• [Action item]:
Continue the employment agreement text on executive compensation from the point where it ends.

• [Excerpted passage]:

************

After any such increase, the term “Base Salary” as used in this Agreement will
thereafter refer to the increased amount.
SECTION
4.02. Bonuses.
In
addition to Base Salary, the Executive shall be eligible to be considered for
an
annual bonus, and the Executive’s annual target bonus shall be equal to
60%
of Base
Salary. The Executive’s annual target bonus for the fiscal year of the Company
including the Effective Date will
be
$198,000 (the Executive’s bonus being based upon a full year of service), of
which $99,000 is guaranteed provided Executive remains employed with the
Companies as of February 3, 2008, which bonus shall be paid when the bonuses
for
the Companies’ other executives are paid.
The
Compensation Committee of the Board and the Board shall set targets with respect
to and otherwise determine Executive’s bonus in accordance with the Company’s
then current incentive plans.
SECTION
4.03. Benefits.
During
the Employment Period, the Executive shall be entitled to participate in all
employee benefit, perquisite and fringe benefit plans and arrangements made
available by the Companies to their executives and key management employees
upon
the terms and subject to the conditions set forth in the applicable plan or
arrangement. Such benefits shall include medical, life and disability insurance
provided in accordance with the policies of the Companies. Executive shall
be
entitled to four
weeks of
paid vacation annually during the Employment Period.
SECTION
4.04. Expenses.
The
Companies shall reimburse the Executive for all reasonable expenses incurred
by
her
in the
course of performing her
duties
under this Agreement which are consistent with the Companies’ policies in effect
from time to time with respect to travel, entertainment and other business
expenses (“Reimbursable
Expenses”),
subject to the Companies’ requirements with respect to reporting and
documentation of expenses. The
Company
shall
reimburse Executive for expenses
necessary to maintain her license to practice law, including continuing legal
education requirements (to be fulfilled in a reasonably cost effective manner)
and reasonable professional association membership fees.
SECTION
4.05. Stock
Options.
The
Company shall grant to the Executive options to purchase 100,000
shares
of its common stock (the “Option
Shares”)
at an
exercise price per share equal to the fair market value per share on the date
of
grant (the “Exercise Price”) which is expected to be April
23,
2007. One half of the options (specifically, 50,000 shares)
will
vest and become exercisable in four equal installments, on
the
first,
second,
third
and
fourth anniversaries of the Effective Date, so
long
as, except as otherwise set forth in the applicable stock option plan, the
Executive’s employment continues through such vesting dates.
The
other half of the options (specifically, 50,000 shares) will vest based upon
the
performance of the Companies, with (i) one half of these options (specifically
25,000 shares) to vest if and when the following two conditions have occurred:
(a) two years have elapsed since the Effective Date and (b) following the
Effective Date, the closing price per share of the Company’s stock on the
principal securities exchange on which the Company’s shares are then traded has
exceeded 120% of the Exercise Price for a period of ten consecutive trading
days
and (ii) the remaining one half of these options (specifically 25,000 shares)

************

• [Supplied material]:
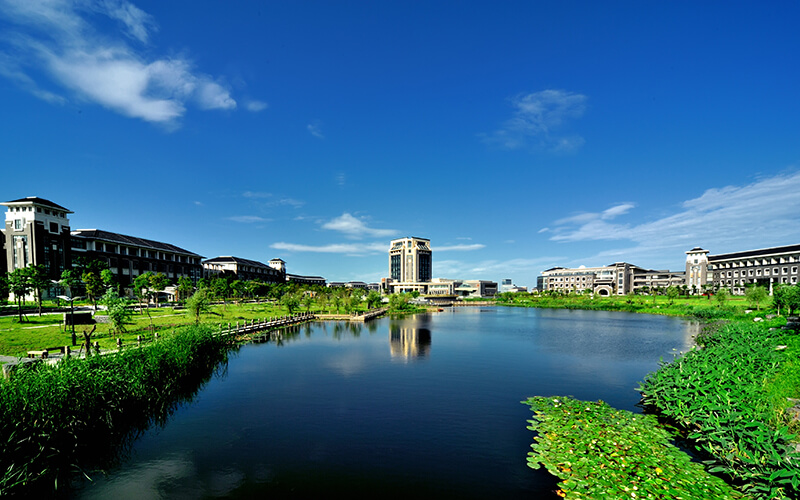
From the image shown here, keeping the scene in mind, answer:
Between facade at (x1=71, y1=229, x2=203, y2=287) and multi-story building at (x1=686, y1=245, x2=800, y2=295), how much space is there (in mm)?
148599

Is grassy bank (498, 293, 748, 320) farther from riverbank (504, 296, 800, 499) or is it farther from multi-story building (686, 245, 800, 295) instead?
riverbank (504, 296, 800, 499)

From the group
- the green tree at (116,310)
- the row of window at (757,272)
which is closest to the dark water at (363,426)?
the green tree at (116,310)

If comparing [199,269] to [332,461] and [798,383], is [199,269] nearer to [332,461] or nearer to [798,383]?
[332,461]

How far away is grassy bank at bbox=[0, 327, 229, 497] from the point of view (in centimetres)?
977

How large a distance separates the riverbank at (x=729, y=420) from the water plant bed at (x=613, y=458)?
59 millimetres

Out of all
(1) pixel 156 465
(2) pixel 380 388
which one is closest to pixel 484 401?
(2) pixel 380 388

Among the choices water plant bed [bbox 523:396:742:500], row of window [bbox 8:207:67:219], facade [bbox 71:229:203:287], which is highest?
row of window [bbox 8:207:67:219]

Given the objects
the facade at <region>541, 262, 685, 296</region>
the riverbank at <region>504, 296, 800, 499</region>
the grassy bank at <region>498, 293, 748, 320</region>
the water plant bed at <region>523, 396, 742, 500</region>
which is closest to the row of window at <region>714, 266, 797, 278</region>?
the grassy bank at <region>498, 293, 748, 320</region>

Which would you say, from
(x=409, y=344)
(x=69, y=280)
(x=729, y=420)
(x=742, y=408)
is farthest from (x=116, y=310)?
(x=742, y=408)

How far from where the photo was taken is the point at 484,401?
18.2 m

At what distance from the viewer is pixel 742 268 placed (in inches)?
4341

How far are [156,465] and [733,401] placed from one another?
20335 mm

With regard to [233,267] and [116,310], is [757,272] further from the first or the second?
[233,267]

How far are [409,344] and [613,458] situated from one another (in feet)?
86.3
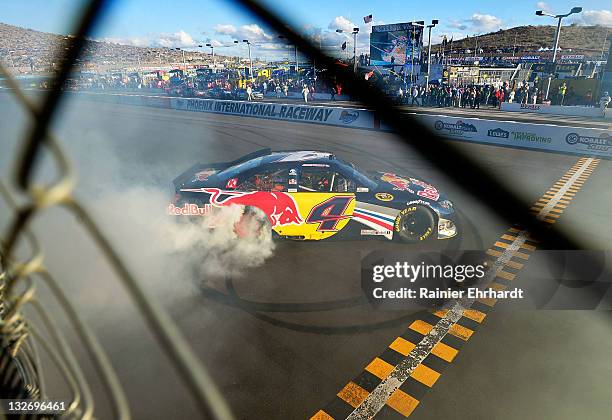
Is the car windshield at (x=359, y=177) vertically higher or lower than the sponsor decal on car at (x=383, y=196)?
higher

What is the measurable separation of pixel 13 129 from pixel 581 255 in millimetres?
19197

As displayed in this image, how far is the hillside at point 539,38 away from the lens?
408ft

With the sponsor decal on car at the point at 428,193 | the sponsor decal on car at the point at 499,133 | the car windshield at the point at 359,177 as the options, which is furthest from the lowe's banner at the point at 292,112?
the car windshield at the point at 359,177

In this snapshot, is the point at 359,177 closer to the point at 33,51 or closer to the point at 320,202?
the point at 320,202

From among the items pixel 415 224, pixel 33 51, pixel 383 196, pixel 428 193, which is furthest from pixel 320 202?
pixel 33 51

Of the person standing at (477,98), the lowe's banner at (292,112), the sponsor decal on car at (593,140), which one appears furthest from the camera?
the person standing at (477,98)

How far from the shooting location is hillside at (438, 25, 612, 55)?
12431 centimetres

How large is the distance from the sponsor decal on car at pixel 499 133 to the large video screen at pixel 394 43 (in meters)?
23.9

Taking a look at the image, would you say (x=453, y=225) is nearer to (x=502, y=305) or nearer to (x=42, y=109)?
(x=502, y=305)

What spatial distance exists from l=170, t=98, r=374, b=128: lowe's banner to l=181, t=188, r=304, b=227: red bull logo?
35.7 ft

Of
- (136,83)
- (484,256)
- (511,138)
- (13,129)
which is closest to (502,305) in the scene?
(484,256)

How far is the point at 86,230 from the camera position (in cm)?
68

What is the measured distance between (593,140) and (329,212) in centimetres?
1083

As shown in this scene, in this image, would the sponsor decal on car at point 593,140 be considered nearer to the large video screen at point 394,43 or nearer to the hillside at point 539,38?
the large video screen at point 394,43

************

• [Reply]:
to
vest
if and when the following two conditions have occurred: (a) two years have
elapsed since the Effective Date and (b) following the Effective Date, the
closing price per share of the Company’s stock on the principal securities
exchange on which the Company’s shares are then traded has exceeded 140% of the
Exercise Price for a period of ten consecutive trading days. The term of the
options will be ten years from the date of grant, subject to earlier termination
in the event the Executive’s employment terminates. The Option Shares will be
registered as soon as practicable on Form S-8 under the Securities
Act,
if not
currently registered.
The
Executive agrees that, in
the
event of her resignation, she will not, without
the prior written consent of the Board, sell
or
otherwise transfer the Option Shares or the economic benefit thereof prior
to
the first anniversary of her
termination of employment with the Companies, except that this Agreement shall
not prevent the Executive from selling a number of Option Shares required to
fund the exercise price of the option and her
tax
liability resulting from such exercise. The Option Shares shall be subject
to
the terms of the Krispy Kreme Doughnuts, Inc. 2000 Stock Incentive Plan, and
the
option grant agreement for Executive’s Option Shares shall have terms similar to
those of other executive vice presidents of the Companies. The Option Shares
shall also be subject to, and Executive agrees to comply with, the ownership
guidelines adopted by the Companies as may be applicable to the option shares
of
the Companies’ executive vice presidents.
-5-
SECTION
4.06. Restricted
Shares.
The
Company shall grant to the Executive 20,000
restricted shares of the Company’s common stock (the “Restricted
Shares”).
Except
as otherwise provided below, the Restricted Shares will vest, provided that
the
Executive’s employment continues through the applicable vesting dates, in
four
equal installments, on the first, second, third and fourth anniversaries
of the
Effective Date.
The
Executive hereby agrees to appropriate legends and transfer restrictions
on the
Restricted Shares in order to reflect such vesting provisions. The Restricted
Shares will be registered as soon as practicable on Form S-8 under the
Securities Act,
if not
currently registered.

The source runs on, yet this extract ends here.